La quota di dipendenti privati con contratto “prevalente” a tempo parziale — vale a dire quello remunerato meglio — è cresciuta per le donne dal 3% del 1985 (la prima normativa sul part-time è stata introdotta nel 1984) al 48,6% del 2017. «Il ritmo di crescita fa supporre che per le donne ora siamo a un contratto su due», spiega Raitano. Nello stesso periodo gli uomini sono passati dallo 0,3% al 18%. E qui stiamo parlando dei migliori contratti a termine che un lavoratore stipula nell’anno, quelli meglio retribuiti.
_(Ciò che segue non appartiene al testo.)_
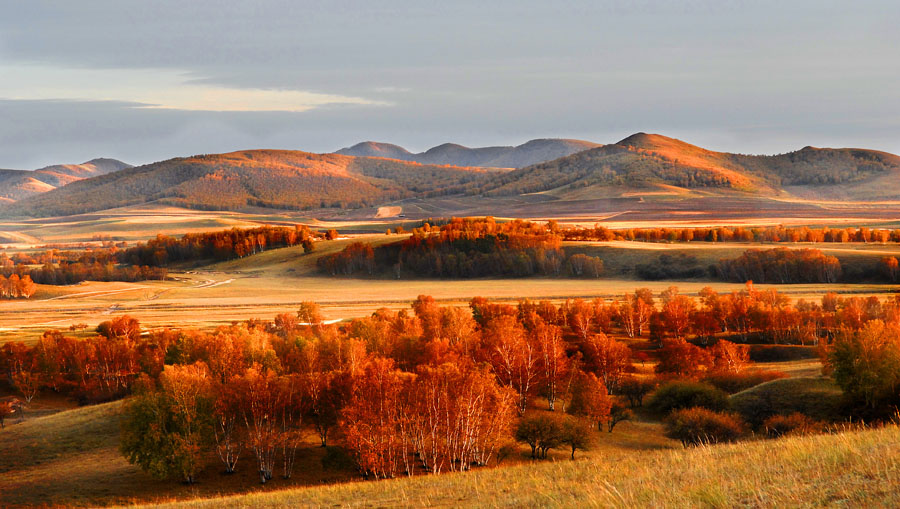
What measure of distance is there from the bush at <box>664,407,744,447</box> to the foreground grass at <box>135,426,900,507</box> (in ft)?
88.0

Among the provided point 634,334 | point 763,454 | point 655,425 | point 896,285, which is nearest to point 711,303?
point 634,334

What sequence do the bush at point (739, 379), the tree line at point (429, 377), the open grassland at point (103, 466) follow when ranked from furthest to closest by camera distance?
the bush at point (739, 379)
the tree line at point (429, 377)
the open grassland at point (103, 466)

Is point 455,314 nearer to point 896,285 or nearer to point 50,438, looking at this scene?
point 50,438

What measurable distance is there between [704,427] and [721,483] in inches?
1492

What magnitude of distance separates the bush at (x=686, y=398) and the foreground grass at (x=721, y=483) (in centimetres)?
3653

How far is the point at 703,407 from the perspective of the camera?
184 feet

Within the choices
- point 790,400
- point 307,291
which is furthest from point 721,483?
point 307,291

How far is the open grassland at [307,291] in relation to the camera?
4665 inches

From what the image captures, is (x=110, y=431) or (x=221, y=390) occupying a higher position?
(x=221, y=390)

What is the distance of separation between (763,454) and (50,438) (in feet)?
181

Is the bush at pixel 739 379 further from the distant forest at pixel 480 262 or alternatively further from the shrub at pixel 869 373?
the distant forest at pixel 480 262

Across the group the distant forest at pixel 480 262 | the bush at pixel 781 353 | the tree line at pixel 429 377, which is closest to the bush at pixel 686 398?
the tree line at pixel 429 377

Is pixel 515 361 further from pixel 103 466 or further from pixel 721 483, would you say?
pixel 721 483

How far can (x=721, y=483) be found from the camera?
13.4 meters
Se quindi il tasso di occupazione è il più alto mai osservato in Italia, gli occupati recuperati rispetto al pre-crisi non sono gli stessi del 2008. Gli autonomi ad esempio, storicamente forti in Italia, sono stati ridimensionati dalla crisi e continuano a calare: dal 25% siamo al 22,5%. I lavoratori a termine erano il 10% ora siamo al 13,2% (3,1 milioni su 23,5 milioni). I part-time hanno sforato quota 4,5 milioni (secondo trimestre 2019) contro i 3,3 milioni di 10 anni prima. E tra questi crescono quelli involontari o fittizi con lavoro extra non regolamentato. Le imprese hanno ridotto l’orario per non licenziare.